## START Excerpted passage

Thursday, March 20, 2008

a sticky web

The New York Times asks why, if so few women work in the computer technology industry, do so many more teenage girls use the internet than teenage boys? They ask the question but are tentative in offering any answers. The reason for that is, as they say, because...

"Teasing out why girls are prolific Web content creators usually leads to speculation and generalization. Although girls have outperformed boys in reading and writing for years, according to the National Center for Education Statistics, this does not automatically translate into a collective yen to blog or sign up for a MySpace page".



There have always been generalisations down sex and gender lines on this topic, because girls' prevalence online has been long noted, even back in the days before the giant social networking sites like Facebook, Myspace and Beebo: more girls had 'homepages' than boys, and a big deal was made about the name, 'homepage', and how girls' apparent 'nesting' inclinations have translated into digital homemaking. It is possible, I suppose, as female children are, generally-speaking, brought up on a diet of dolls-houses and Fisher Price kitchen sets, and so extending domestic idealisation into a digital home would be a natural extension of childhood practices. But if this is true, then it's quite disturbing.




Internet enthusiasts and propaganda espousing the possibilities of the internet have always emphasised its 'freeing' potential:- promising a place of escape, from 'reality', from routine daily life, and from virtually all conventional societal roles; including, of course, gender roles. But if what the 16-year-old website contributer interviewed in the article says about why girls are more active online is true, and “girls like to help with other people’s problems or questions, [in order to be] kind of, like, motherly, to everybody" then this vision is in trouble.

## END Excerpted passage
## START Provided information

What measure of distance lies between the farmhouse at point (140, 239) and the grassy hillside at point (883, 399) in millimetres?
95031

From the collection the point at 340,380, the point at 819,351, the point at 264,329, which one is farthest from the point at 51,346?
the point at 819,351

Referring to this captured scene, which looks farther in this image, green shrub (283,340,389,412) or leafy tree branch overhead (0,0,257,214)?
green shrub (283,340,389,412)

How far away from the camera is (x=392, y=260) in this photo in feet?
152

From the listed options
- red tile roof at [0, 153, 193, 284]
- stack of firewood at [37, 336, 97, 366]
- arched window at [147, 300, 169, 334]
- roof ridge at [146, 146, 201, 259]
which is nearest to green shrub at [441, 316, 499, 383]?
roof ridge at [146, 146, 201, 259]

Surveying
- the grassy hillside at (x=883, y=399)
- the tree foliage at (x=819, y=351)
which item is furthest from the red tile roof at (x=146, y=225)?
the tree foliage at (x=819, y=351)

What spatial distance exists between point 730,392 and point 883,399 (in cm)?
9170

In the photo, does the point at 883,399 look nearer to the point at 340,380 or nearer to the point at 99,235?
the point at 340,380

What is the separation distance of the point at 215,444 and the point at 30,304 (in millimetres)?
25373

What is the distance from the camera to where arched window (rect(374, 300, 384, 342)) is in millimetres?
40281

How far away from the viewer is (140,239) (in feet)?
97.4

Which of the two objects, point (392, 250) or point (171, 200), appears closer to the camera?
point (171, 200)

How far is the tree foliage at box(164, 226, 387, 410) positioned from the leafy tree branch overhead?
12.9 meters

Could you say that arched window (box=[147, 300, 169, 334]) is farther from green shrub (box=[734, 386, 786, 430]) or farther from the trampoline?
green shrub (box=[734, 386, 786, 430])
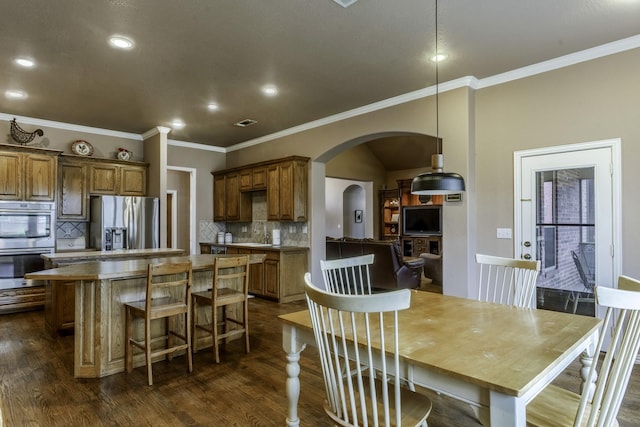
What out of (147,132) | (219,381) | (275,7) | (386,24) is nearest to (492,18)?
(386,24)

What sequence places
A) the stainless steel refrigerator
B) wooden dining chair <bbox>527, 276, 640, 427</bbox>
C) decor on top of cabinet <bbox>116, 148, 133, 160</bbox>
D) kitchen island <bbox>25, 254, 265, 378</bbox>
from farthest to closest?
decor on top of cabinet <bbox>116, 148, 133, 160</bbox> → the stainless steel refrigerator → kitchen island <bbox>25, 254, 265, 378</bbox> → wooden dining chair <bbox>527, 276, 640, 427</bbox>

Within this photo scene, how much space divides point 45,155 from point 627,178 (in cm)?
691

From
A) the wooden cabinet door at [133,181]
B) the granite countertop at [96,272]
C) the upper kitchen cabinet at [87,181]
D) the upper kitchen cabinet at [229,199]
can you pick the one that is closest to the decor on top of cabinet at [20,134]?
the upper kitchen cabinet at [87,181]

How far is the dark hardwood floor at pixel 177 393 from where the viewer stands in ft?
7.86

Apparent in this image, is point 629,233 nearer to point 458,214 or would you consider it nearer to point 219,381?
point 458,214

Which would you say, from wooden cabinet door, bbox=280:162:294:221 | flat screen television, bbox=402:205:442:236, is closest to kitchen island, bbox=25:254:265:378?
wooden cabinet door, bbox=280:162:294:221

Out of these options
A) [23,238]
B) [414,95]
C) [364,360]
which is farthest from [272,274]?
[364,360]

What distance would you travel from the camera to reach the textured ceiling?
2773mm

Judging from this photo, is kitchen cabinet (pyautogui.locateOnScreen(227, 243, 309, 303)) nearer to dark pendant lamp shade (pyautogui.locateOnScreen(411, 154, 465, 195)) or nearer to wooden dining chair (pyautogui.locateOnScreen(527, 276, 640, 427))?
dark pendant lamp shade (pyautogui.locateOnScreen(411, 154, 465, 195))

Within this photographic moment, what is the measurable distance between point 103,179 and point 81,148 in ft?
1.86

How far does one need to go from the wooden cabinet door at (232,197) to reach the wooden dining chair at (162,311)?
11.9 ft

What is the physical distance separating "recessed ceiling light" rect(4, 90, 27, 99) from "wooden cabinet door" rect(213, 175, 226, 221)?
3375mm

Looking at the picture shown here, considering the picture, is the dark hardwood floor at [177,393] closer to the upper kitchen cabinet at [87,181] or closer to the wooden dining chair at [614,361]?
the wooden dining chair at [614,361]

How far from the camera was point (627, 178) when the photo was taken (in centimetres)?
328
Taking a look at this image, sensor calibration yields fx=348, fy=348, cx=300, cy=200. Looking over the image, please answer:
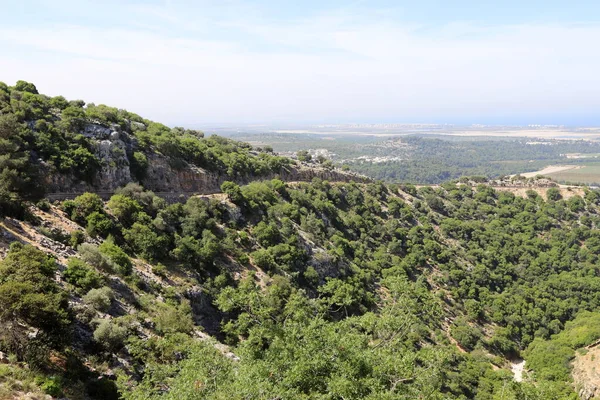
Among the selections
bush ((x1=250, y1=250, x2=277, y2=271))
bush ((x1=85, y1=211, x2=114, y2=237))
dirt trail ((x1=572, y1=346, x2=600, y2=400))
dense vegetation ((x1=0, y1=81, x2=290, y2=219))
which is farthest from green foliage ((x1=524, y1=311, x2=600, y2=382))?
dense vegetation ((x1=0, y1=81, x2=290, y2=219))

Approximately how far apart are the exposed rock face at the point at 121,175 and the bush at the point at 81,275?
13.8 meters

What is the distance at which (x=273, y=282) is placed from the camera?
35.9 metres

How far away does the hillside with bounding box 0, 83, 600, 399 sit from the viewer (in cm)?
1548

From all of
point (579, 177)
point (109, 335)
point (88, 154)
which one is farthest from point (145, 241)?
point (579, 177)

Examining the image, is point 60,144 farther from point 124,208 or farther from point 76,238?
point 76,238

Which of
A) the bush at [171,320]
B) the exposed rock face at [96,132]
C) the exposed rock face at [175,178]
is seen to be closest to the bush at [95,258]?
the bush at [171,320]

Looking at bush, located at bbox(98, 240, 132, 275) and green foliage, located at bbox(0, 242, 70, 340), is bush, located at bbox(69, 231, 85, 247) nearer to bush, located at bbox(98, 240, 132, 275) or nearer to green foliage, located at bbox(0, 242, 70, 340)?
bush, located at bbox(98, 240, 132, 275)

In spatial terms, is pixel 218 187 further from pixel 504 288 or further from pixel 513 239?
pixel 513 239

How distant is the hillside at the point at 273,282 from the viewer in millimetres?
15484

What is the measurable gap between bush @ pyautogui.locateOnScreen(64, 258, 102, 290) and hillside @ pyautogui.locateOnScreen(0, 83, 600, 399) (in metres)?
0.14

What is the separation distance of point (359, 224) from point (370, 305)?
66.5ft

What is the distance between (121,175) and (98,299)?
22.9 m

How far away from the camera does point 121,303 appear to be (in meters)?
23.0

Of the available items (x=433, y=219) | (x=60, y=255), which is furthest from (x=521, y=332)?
(x=60, y=255)
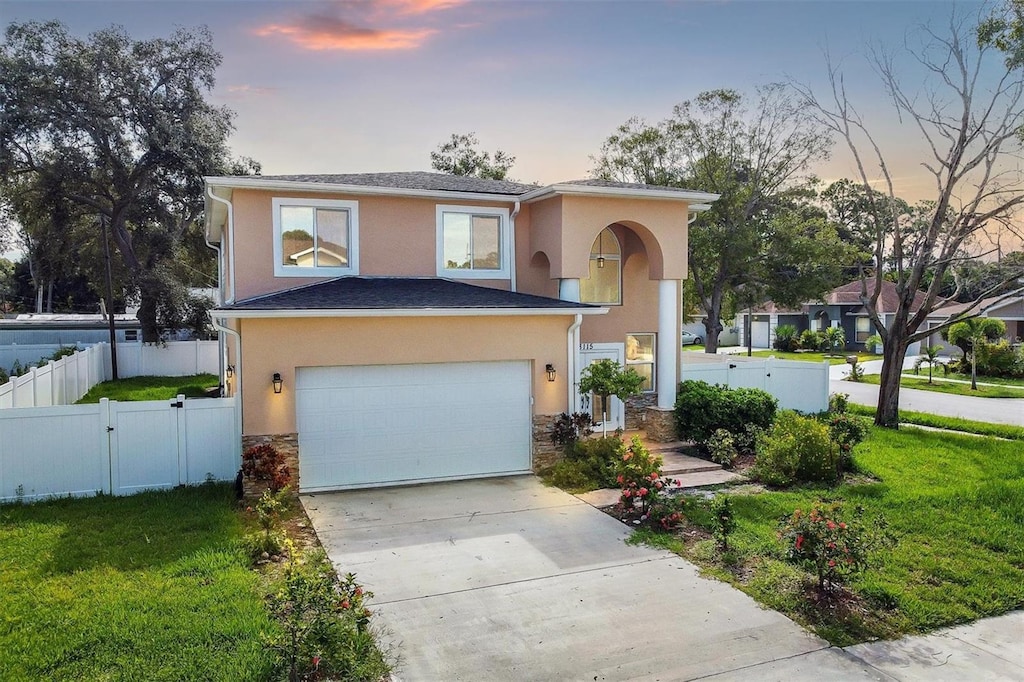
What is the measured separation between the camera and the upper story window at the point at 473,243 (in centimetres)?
1363

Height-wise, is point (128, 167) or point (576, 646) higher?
point (128, 167)

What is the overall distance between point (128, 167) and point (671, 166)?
2169cm

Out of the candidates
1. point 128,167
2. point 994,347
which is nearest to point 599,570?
point 128,167

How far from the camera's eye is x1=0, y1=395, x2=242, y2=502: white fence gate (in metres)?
9.70

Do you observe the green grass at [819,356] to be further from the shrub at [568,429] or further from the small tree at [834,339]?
the shrub at [568,429]

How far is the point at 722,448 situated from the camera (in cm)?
1269

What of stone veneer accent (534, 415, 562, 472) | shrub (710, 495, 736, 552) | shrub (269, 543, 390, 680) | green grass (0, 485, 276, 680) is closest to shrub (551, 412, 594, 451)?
stone veneer accent (534, 415, 562, 472)

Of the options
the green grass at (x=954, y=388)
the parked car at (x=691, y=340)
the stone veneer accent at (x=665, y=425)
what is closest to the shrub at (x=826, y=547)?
the stone veneer accent at (x=665, y=425)

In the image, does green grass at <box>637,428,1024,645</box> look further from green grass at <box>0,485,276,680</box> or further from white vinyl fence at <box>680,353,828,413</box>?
green grass at <box>0,485,276,680</box>

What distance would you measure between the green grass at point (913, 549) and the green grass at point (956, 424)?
10.9 ft

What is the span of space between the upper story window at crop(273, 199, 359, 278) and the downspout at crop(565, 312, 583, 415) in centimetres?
425

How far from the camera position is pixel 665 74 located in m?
14.7

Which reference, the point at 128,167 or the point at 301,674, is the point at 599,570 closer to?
the point at 301,674

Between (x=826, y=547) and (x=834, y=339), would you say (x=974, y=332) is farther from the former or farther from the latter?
(x=826, y=547)
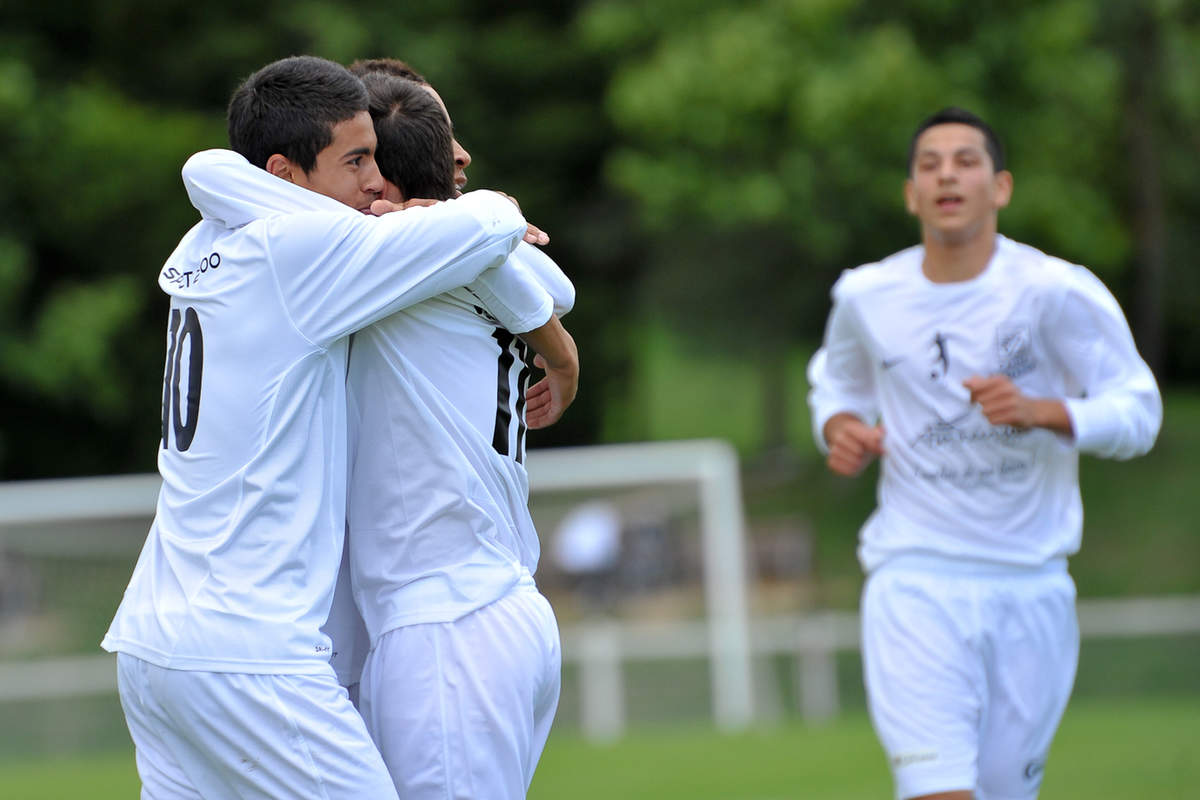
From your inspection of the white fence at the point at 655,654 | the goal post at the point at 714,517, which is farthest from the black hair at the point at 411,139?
the goal post at the point at 714,517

## END Provided information

- _Written tasks_:
#1 Answer these questions about the blog post on girls and the internet:
(a) In what subjects have girls outperformed boys for years, according to the National Center for Education Statistics?
(b) Which social networking sites does the post name as giant ones?
(c) How old is the website contributor interviewed in the article?
#2 Carry on the blog post about girls and the internet, starting after its last sentence.
The records were taken from a different source than the text.

- _Results in order_:
#1
(a) Reading and writing.
(b) Facebook, Myspace and Beebo.
(c) Sixteen.

#2
If her view is shared, then not only are all female babies born instant mothers (in other words, destined always, inevitably, without question, for motherhood, and never allowed to be anything other, even in childhood), but all online social networking does, or is for, is to perpetuate gender roles and stereotypes. We are all still men and women online - men and mothers - men and sex objects - and we have not deviated from any of the normalised models of gender. The web is a trap... its net is tightening...



I would like to believe this isn't the case. I have never believed it before. Perhaps I have what is now an old fashioned 90s view of what forms of liberation the internet could offer society: I believed identities could shift and merge and transform in cyberspace. But when I was looking for images for this post and, inspired by the title the New York Times had given its article's subjects, I googled 'cyber girl', all I was presented with was page upon page of porn. According to the majority of web content creators, 'cyber girls' are not girls who blog, or network, or write content, or create web pages, 'cyber girls' are sexualised images of women you can access digitally. And that's all. So much for gender liberation in cyberspace!


(I picked a tame one!)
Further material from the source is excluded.